Total Miles: 1016.9
I wasn’t sure what was happening but I was certain that something was wrong with my eyesight. I had barely rubbed the sleep from my eyes before putting in my contact lenses and crawling from my tent when the world began to swing from sharp to blurry and back with each blink. Convincing myself that this was temporary, I started down the trail in a cloud of mosquitoes hoping that my vision wouldn’t fail me at the most inopportune moment. My mind was aflutter compiling a list of possible causes, from the benign to the terrifying, of what was behind the problem. When I finally stopped to rinse my contacts and ask Gazelle if there was anything outwardly strange about my eyes, it was only when I removed the lens from my left eye that I noticed not one but two lenses perched on my fingertip. I had forgotten to remove them last night and had simply put in a fresh pair on top of them. Genius.
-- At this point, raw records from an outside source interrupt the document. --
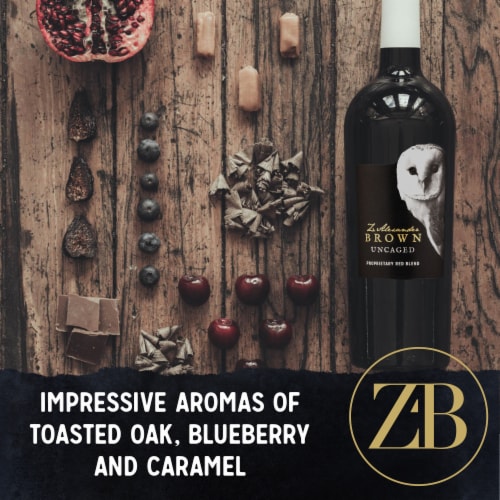 Z. Alexander Brown California Red Blend Wine Perspective: right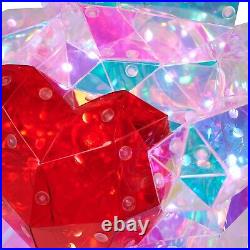 Valentine's Day Gift RGB LED Bear Holding Sweet Heart Multi-Function App Control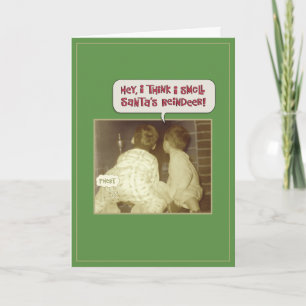 Funny Christmas Smell Holiday Card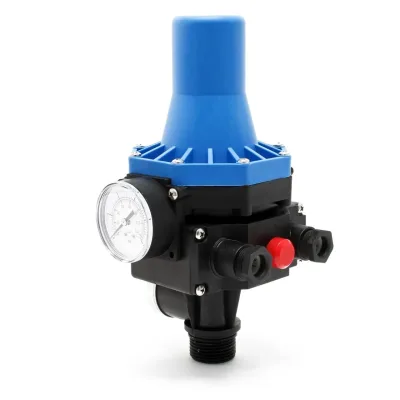 Presostat electronic automat Campion 1704, 220–240V 50Hz, max. 1kW, presiune reglabila 1.5–6 bar, debit 0.8 l/min – 10 m³/h, protectie functionare in gol, IP65, montaj direct pe refulare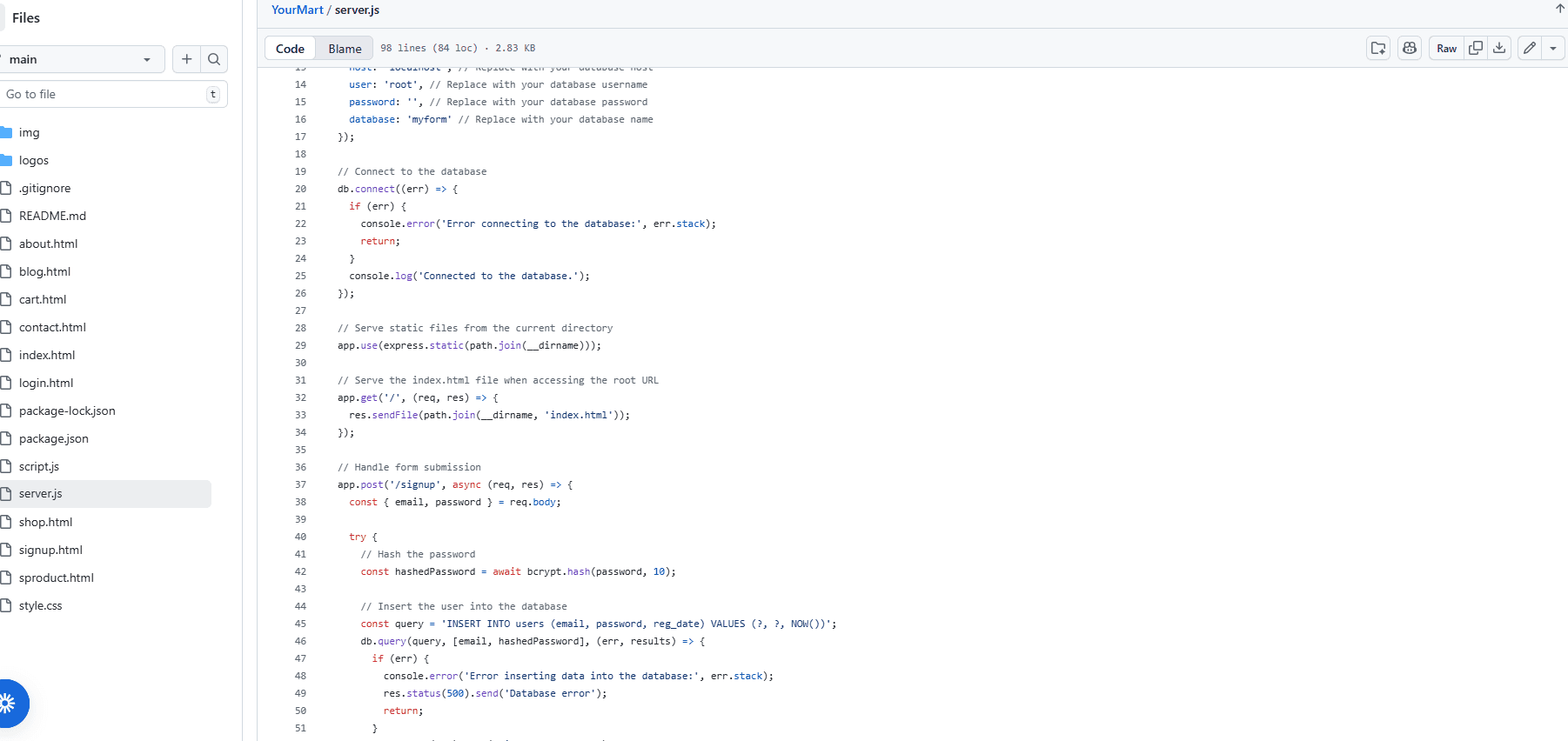 E-commerce Website (Node.js + Express + MySQL)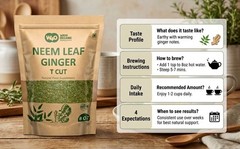 Neem Ginger Tea – 8 oz (2 Pack) – Caffeine-Free – Immunity & Digestive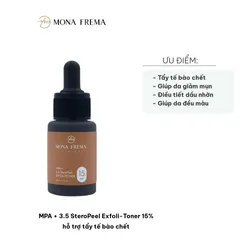 MPA + 3.5 SteroPeel Exfoli-Toner 15% - Tẩy Tế Bào Chết Cho Da Nhạy Cảm Với Mandelic & Pyruvic Acid - Giúp Da Sáng Khỏe Nhanh Chóng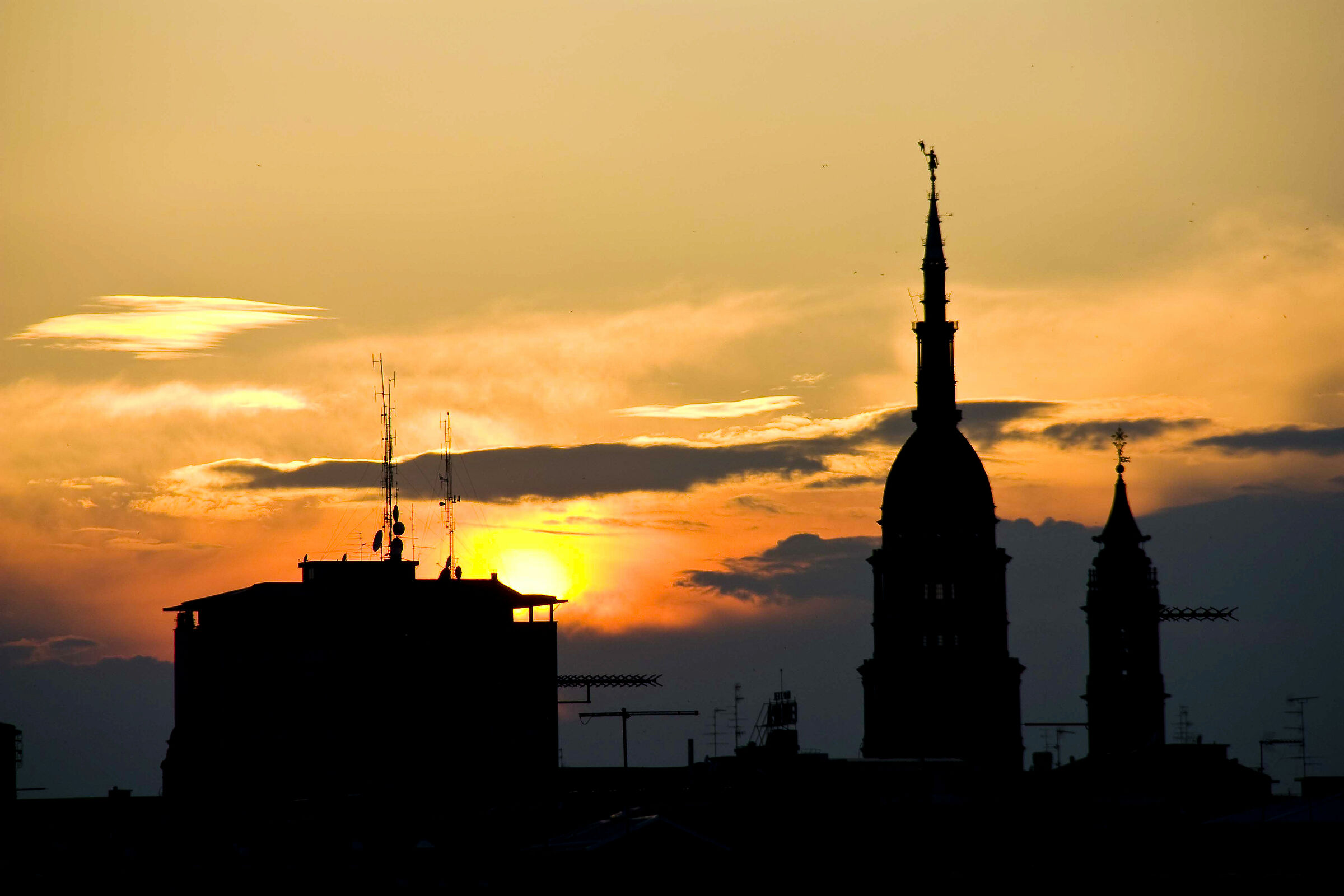 Sunset on the dome, 2011...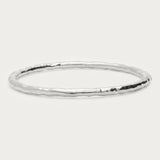 My Jewellery bangle-armbånd med struktur i sølv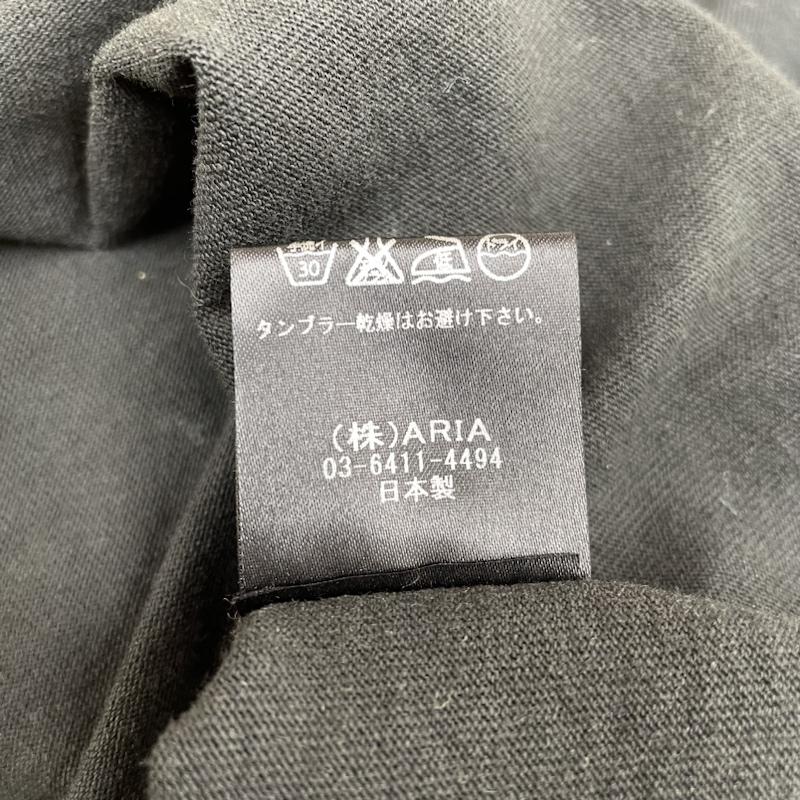 ユウミアリア yuumi ARIA カットソー 半袖 15ss ray BEAMS別注 カットソー フレンチスリーブ フリル 15SS-AC024 FREE 無地 黒 / ブラック / black レディース USED 古着 中古 50115136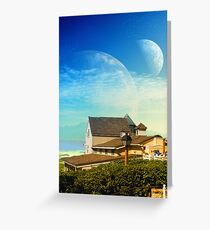 Galaxies End. Greeting Card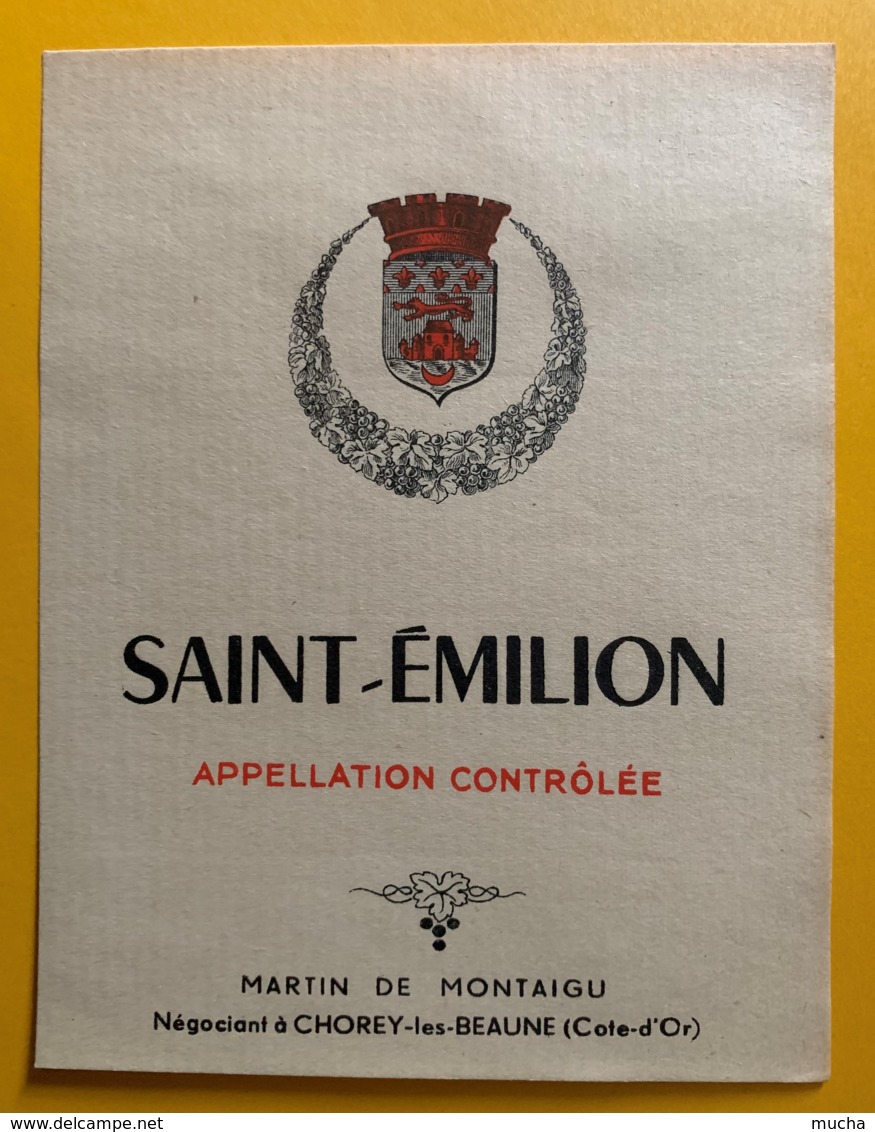 10503 -  Saint-Emilion  Martin De Montaigu - Bordeaux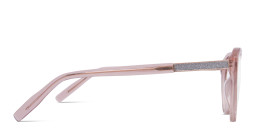 Zhantai Cat-Eye Eyeglasses in Transparent Pink – Product Photo 4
In any event, it was a good thing I solved the vision mystery early in the morning since the rest of the day brought plenty worth seeing. The transition in landscape upon leaving Yosemite NP behind yesterday evening was both stark and nearly immediate. Where hulking slabs of granite once loomed, broad slopes of loose volcanic rock had taken their place. The snow strewn and treeless expanses made for some breathtaking views.
As Gazelle and I climbed the long switchbacks we suddenly heard shouting from far above us. Looking up to find the source, we saw Beardoh and Sweet Pea waving their arms. After what had been a long and tiring couple of days, we were thrilled to see them, knowing we had finally caught back up with the group.
It turns out that Proton, XC, and Dreamcatcher had camped even further ahead than they had, so the four of us caught up for a bit during a break and hiked on the rest of the afternoon together. It was wonderful to see them and to catch up on their hike from the last few days that we’d been apart.
Sometimes you find yourself at just the right place for lunch and today that place was a ledge at just below 11,000 feet…
The final descent to Sonora Pass involved a series of glissades that had us all smiling from ear to ear as we sailed down the sun-soaked basin. By the time we reached the pass and found an incredible spread of trail magic awaiting us, we had already begun to hear stories of a number of other hikers who had fallen victim to the dreaded “unplanned glissade.” At the pitch of those slopes, it wasn’t hard to imagine how harrowing such a descent would be when it begins with a surprising slip of a single foot.
Reaching Sonora Pass meant a hitch down the mountain to Kennedy Meadows resort (yes, another Kennedy Meadows) for food, resupply, and most importantly the end of having to carry a bear canister. Saying goodbye to this round, hard-sided, 2-pound albatross was anything but bittersweet. I’d sooner have shed tears for mailing home an actual anchor.
In four short days, we’ll all pull in to South Lake Tahoe for a much anticipated rest stop. With two days off planned and a rented house to spend it in, everyone is excited given the trials of the last four days. More importantly, Emily will be flying down to join in the fun and it wouldn’t be humanly possible for me to be any more excited to see her.